***** Supplied entries

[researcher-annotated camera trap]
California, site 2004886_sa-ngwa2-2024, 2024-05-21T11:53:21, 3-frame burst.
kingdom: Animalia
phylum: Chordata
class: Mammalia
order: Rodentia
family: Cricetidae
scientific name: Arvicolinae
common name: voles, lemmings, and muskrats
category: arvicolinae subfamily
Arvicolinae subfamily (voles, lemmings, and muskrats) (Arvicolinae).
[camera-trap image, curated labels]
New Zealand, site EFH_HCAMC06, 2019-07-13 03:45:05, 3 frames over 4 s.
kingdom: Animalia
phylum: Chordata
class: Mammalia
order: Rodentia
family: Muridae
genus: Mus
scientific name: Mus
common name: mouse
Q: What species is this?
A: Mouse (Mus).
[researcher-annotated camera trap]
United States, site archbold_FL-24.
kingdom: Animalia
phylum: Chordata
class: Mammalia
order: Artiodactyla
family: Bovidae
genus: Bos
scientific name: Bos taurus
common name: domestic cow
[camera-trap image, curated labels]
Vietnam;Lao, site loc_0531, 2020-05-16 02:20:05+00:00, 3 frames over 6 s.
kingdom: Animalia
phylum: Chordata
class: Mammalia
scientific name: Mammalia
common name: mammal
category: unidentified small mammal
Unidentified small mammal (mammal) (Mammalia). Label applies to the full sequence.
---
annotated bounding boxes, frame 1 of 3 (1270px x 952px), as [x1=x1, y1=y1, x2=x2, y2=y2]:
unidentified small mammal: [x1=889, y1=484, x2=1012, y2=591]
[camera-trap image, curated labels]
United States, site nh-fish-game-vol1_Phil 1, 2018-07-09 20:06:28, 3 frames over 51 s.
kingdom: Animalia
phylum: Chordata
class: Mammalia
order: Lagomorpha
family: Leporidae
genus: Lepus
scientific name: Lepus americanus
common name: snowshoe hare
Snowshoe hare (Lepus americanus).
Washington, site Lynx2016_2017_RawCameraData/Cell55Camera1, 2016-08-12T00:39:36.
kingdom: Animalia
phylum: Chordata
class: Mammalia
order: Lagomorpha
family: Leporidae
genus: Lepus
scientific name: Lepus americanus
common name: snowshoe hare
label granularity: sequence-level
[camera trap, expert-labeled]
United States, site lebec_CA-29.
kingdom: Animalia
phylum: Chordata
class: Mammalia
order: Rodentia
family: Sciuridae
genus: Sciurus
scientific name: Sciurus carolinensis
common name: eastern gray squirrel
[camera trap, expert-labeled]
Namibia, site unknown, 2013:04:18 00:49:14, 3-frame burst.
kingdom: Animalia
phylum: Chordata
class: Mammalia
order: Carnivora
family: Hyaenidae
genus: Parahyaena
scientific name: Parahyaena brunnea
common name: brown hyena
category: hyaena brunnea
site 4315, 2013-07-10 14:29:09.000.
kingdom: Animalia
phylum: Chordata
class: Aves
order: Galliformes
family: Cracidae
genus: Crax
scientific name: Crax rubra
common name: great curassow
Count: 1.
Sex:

**********

Problem details:
In the data above, find the line that contains "label granularity: sequence-level", then reproduce exactly every line from the first line through that line.

Task response:
[researcher-annotated camera trap]
California, site 2004886_sa-ngwa2-2024, 2024-05-21T11:53:21, 3-frame burst.
kingdom: Animalia
phylum: Chordata
class: Mammalia
order: Rodentia
family: Cricetidae
scientific name: Arvicolinae
common name: voles, lemmings, and muskrats
category: arvicolinae subfamily
Arvicolinae subfamily (voles, lemmings, and muskrats) (Arvicolinae).
[camera-trap image, curated labels]
New Zealand, site EFH_HCAMC06, 2019-07-13 03:45:05, 3 frames over 4 s.
kingdom: Animalia
phylum: Chordata
class: Mammalia
order: Rodentia
family: Muridae
genus: Mus
scientific name: Mus
common name: mouse
Q: What species is this?
A: Mouse (Mus).
[researcher-annotated camera trap]
United States, site archbold_FL-24.
kingdom: Animalia
phylum: Chordata
class: Mammalia
order: Artiodactyla
family: Bovidae
genus: Bos
scientific name: Bos taurus
common name: domestic cow
[camera-trap image, curated labels]
Vietnam;Lao, site loc_0531, 2020-05-16 02:20:05+00:00, 3 frames over 6 s.
kingdom: Animalia
phylum: Chordata
class: Mammalia
scientific name: Mammalia
common name: mammal
category: unidentified small mammal
Unidentified small mammal (mammal) (Mammalia). Label applies to the full sequence.
---
annotated bounding boxes, frame 1 of 3 (1270px x 952px), as [x1=x1, y1=y1, x2=x2, y2=y2]:
unidentified small mammal: [x1=889, y1=484, x2=1012, y2=591]
[camera-trap image, curated labels]
United States, site nh-fish-game-vol1_Phil 1, 2018-07-09 20:06:28, 3 frames over 51 s.
kingdom: Animalia
phylum: Chordata
class: Mammalia
order: Lagomorpha
family: Leporidae
genus: Lepus
scientific name: Lepus americanus
common name: snowshoe hare
Snowshoe hare (Lepus americanus).
Washington, site Lynx2016_2017_RawCameraData/Cell55Camera1, 2016-08-12T00:39:36.
kingdom: Animalia
phylum: Chordata
class: Mammalia
order: Lagomorpha
family: Leporidae
genus: Lepus
scientific name: Lepus americanus
common name: snowshoe hare
label granularity: sequence-level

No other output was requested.